As is clear from the basic configuration of the present invention, the present invention can be devised in any way according to the needs of the designer or manufacturer of the electro-optical device. In other words, the basic concept of “constructing a logic circuit in an area where a pixel matrix circuit is arranged” is important, and the designer may determine what kind of logic circuit is arranged as appropriate.

  Here, the configuration of the electro-optical device manufactured according to this embodiment will be described with reference to FIG. In FIG. 5, reference numeral 501 denotes a glass substrate, and 502 denotes a pixel matrix circuit.

  When a part of the pixel matrix circuit 502 is enlarged, the logic circuits 503 and 504 are incorporated in the pixel region.

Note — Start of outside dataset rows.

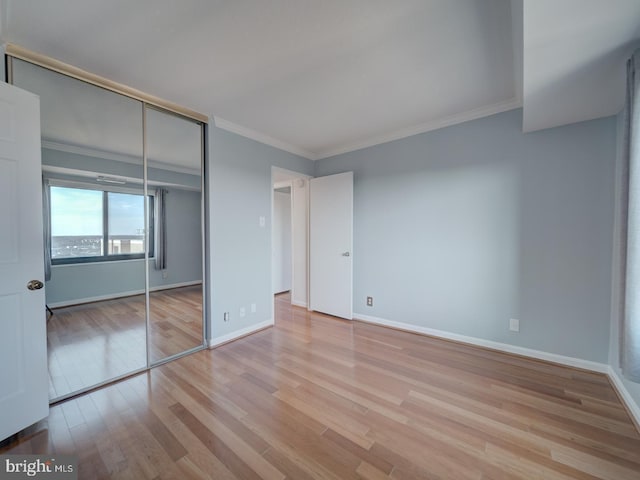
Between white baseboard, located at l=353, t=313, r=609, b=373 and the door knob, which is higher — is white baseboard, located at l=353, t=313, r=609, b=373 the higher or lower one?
the lower one

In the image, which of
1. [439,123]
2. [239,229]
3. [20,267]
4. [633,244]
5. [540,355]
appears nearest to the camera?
[633,244]

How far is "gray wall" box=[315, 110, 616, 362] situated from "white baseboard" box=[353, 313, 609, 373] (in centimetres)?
5

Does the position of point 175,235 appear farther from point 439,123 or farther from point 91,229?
point 439,123

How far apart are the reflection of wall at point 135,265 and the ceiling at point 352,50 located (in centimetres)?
82

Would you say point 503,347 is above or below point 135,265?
below

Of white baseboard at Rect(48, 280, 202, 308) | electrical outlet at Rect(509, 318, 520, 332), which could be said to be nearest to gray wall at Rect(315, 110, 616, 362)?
electrical outlet at Rect(509, 318, 520, 332)

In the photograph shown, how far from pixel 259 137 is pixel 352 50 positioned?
1.82 meters

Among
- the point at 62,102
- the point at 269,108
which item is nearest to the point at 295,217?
the point at 269,108

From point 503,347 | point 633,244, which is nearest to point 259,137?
point 633,244

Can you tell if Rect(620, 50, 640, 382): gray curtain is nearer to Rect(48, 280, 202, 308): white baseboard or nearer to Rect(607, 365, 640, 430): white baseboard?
Rect(607, 365, 640, 430): white baseboard

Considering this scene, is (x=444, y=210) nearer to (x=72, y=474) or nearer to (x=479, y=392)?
(x=479, y=392)

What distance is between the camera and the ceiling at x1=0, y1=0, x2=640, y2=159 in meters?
1.39

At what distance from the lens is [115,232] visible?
2578 millimetres

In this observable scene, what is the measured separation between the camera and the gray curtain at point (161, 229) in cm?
256
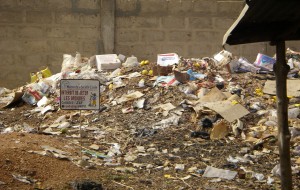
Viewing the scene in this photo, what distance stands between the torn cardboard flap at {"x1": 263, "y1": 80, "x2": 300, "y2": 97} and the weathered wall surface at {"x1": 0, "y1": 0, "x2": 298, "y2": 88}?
293 cm

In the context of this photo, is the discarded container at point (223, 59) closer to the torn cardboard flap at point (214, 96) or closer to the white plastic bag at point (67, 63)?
the torn cardboard flap at point (214, 96)

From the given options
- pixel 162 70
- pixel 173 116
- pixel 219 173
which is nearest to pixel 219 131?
pixel 173 116

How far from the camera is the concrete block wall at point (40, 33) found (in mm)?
10945

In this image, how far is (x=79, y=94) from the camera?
666 cm

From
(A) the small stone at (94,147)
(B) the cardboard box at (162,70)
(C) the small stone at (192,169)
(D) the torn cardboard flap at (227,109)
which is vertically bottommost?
A: (C) the small stone at (192,169)

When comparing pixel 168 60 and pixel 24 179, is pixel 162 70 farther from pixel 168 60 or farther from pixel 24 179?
pixel 24 179

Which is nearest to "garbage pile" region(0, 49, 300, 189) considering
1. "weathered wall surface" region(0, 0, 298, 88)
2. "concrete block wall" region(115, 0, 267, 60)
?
"weathered wall surface" region(0, 0, 298, 88)

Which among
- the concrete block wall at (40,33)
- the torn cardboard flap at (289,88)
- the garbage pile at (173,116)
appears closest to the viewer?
the garbage pile at (173,116)

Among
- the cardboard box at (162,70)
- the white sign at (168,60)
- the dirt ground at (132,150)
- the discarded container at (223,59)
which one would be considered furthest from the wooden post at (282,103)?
Result: the white sign at (168,60)

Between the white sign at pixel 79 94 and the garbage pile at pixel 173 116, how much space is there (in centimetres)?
50

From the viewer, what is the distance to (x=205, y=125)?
7.20 metres

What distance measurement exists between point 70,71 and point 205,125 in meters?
3.71

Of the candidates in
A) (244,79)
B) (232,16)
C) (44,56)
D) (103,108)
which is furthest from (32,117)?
(232,16)

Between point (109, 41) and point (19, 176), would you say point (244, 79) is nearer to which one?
point (109, 41)
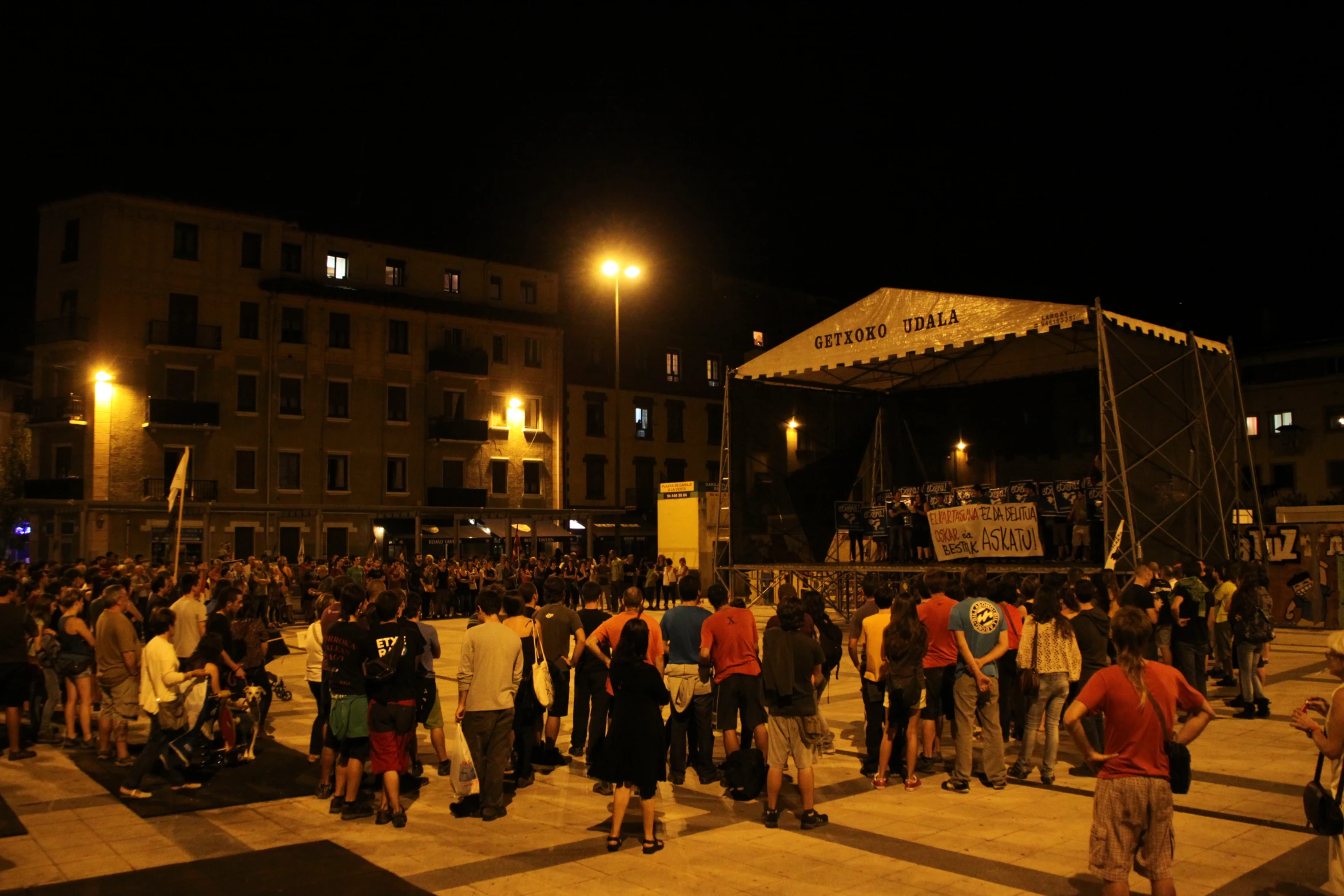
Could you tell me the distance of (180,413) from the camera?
35.6 m

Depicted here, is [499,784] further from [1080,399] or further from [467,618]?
[467,618]

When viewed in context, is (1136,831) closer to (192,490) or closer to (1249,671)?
(1249,671)

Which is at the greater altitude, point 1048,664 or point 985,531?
point 985,531

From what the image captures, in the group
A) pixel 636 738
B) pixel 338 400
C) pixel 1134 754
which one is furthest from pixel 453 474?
pixel 1134 754

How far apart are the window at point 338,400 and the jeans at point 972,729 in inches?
1372

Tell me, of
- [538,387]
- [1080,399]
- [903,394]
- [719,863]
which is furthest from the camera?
[538,387]

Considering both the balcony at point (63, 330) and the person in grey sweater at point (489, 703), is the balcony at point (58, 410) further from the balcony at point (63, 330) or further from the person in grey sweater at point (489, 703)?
the person in grey sweater at point (489, 703)

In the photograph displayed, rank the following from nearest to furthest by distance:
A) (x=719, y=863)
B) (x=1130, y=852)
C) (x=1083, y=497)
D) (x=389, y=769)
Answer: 1. (x=1130, y=852)
2. (x=719, y=863)
3. (x=389, y=769)
4. (x=1083, y=497)

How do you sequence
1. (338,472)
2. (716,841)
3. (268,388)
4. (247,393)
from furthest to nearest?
(338,472) < (268,388) < (247,393) < (716,841)

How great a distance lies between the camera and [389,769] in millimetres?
7281

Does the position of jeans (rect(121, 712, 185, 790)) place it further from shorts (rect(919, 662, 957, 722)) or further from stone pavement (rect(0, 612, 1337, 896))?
shorts (rect(919, 662, 957, 722))

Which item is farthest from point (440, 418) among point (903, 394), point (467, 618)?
point (903, 394)

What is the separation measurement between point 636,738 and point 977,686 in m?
3.17

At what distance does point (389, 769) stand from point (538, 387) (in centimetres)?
3782
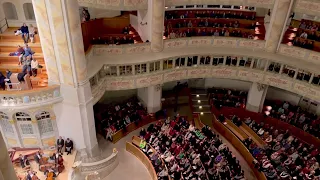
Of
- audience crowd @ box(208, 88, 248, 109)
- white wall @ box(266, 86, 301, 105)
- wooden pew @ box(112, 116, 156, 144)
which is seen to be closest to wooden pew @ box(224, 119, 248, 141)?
audience crowd @ box(208, 88, 248, 109)

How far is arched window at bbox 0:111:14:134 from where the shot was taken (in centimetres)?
1706

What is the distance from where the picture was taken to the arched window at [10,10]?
18.8 metres

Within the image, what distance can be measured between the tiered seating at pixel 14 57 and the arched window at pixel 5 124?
2315mm

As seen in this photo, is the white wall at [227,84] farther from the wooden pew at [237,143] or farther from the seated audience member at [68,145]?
the seated audience member at [68,145]

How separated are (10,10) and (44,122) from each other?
7.21 meters

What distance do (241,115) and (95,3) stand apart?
12582mm

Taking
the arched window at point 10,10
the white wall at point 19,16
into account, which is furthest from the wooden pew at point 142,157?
the arched window at point 10,10

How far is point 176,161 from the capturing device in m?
18.2

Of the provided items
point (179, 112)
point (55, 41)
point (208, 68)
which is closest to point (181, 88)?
point (179, 112)

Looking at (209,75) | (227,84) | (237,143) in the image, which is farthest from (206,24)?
(237,143)

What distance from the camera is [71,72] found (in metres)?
15.9

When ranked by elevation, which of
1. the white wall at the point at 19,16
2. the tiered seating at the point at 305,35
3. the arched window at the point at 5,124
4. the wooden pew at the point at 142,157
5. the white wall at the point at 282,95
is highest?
the white wall at the point at 19,16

  In FIG. 5, two logic circuits 503 and 504 are incorporated in one pixel region. However, this is only an example. It is also possible to configure one functional circuit over a plurality of pixel regions by connecting the other pixel regions with each other by wiring.

  Further, when the logic circuit 504 is enlarged, a circuit as indicated by 505 is configured. For example, among the circuits indicated by 505, the left side is a CMOS circuit, and the right side is a NAND circuit (or NOR circuit).

  With the above structure, the logic circuit can be incorporated in the pixel matrix circuit. That is, as shown in FIG. 5, the pixel matrix circuit 502 can be configured by utilizing the size of the glass substrate 501 to the maximum.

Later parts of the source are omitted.